I spent the past week representing my company at two different trade shows. I am exhausted.
The entire time I was out there, I had to be “on” while enduring the basic conference schedule: up early for a breakfast, catch a seminar, talk to potential partners/customers at our booth instead of eating lunch, chat at coffee break “networking” sessions, circulate through cocktail parties and make lively conversation with twenty strangers packed around a dinner table. Rinse and repeat. The big question became, “How can I keep this up?”
Here’s what I learned about thriving and not collapsing at your next conference.
1. Know your pitch
When I used to work for The Metropolitan Museum of Art or Disney Theatrical, people understood who I was and what I did right away.

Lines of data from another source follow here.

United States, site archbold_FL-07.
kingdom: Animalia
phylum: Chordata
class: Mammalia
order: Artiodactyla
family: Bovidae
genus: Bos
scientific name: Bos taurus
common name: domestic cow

But now I work for a startup called Show-Score, which I need to explain. And so I learned to do in the simplest way possible. Depending on who my audience is, Show-Score is “Rotten Tomatoes for theater” or “Trip Advisor for theater”. This saved my life. You don’t have the time or energy to give a ten-minute spiel everytime you meet someone new at a conference, so learn how to explain your business or product in one simple and intriguing phrase.
2. Don’t talk business nonstop
I’m in sales, and sometimes I worry that I sound like an endless commercial. I am passionate about my company, but no one wants to hang out with a packaged pitch. A quick sales moment is fine on the trade floor, but when you sit down to dine or grab drinks with colleagues at the bar, what’s your go-to conversation? I like finding out where people are from, what sports teams they like and what movies they’ve seen recently. And if you are a conference where interests are shared, lean on that. At the ticketing conference I went to, I learned so much, like how the same venue will take a completely different approach to selling tickets to a college basketball game versus selling tickets to a concert. (Okay, that may only be interesting to a ticketing nerd like me, but you get the idea).

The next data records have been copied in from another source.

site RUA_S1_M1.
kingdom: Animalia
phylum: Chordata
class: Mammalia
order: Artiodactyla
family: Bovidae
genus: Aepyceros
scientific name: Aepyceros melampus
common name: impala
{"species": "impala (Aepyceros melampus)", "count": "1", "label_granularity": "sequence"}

3. Take ten minutes of Zen
I must attribute this advice to a former colleague. We may not have time to grab a power nap, but we can all grab ten minutes of alone time at some point in the day. If you are on a conference floor, walk away from the booth, find a quiet spot and zone out for a full ten minutes. Don’t scroll through your Twitter feed, don’t check email. Just chill and rebuild your headspace.
4. Talk less, smile more
For you musical fans, you’ll get the Hamilton reference of this line. (I can’t help it, I work in theater!) But the point here is that when you’re dealing with tons of people, realize that you don’t always need to be the one talking. Spend time listening. And smile, damn it. I have made more connections with people at conferences just by smiling at them than by talking. It usually happens during a shared experience like being stuck on an endless line trying to get Starbucks before a string of meetings starts. Or I’ll just smile at someone who looks as exhausted as I am at the end of the day. Try it and your whole mood lightens, too.

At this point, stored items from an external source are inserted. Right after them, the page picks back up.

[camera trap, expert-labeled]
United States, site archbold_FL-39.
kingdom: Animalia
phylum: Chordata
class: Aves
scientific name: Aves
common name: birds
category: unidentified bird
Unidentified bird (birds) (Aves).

5. Wear comfortable shoes, dress your best
For women, high heels without backup flats is a rookie mistake. And for men, don’t buy new shoes right before hours on a trade floor and expect to break them in. Make sure you wear something you can easily walk around in for an entire day that makes you look professional and feel confident. Same goes for your outfit. I have a few dresses that make me feel on top of the world. A friend of mine loves to change out his pocket squares to give both his look and his confidence a boost.
6. Go easy on the booze
Yes, a conference can mean lots of cocktails but I always follow each drink with two glasses of water. Or sometimes I just fake it completely and order seltzer with lime and sip slowly. There is always that temptation to have an all-night rager when we are on the road, but don’t forget you are there for work. Tomorrow you will need to be back “on” and a hangover is not going to help.
7. Sleep when you can
Five AM flights and time zone changes can seriously throw off your sleep schedule. So when you do finally get a chance to catch some Zs, sleep like you mean it. Plug your phone in away from your bed (the temptation of work email can wait till the morning), turn off the lights, pull the curtains closed and rest up. I almost never turn on the TV when I get back to my hotel room. The pull of late night talk shows means I get what is called “junk sleep,” which is when light and noise mess up sleep cycles and sleep-related hormone levels. You wake up exhausted and grouchy. Not exactly how you want to start an important day of networking.
And the eighth bonus tip: remember to have fun! I have learned so much at these trade shows, made great business connections and even a few new friends. Enjoy! And smile!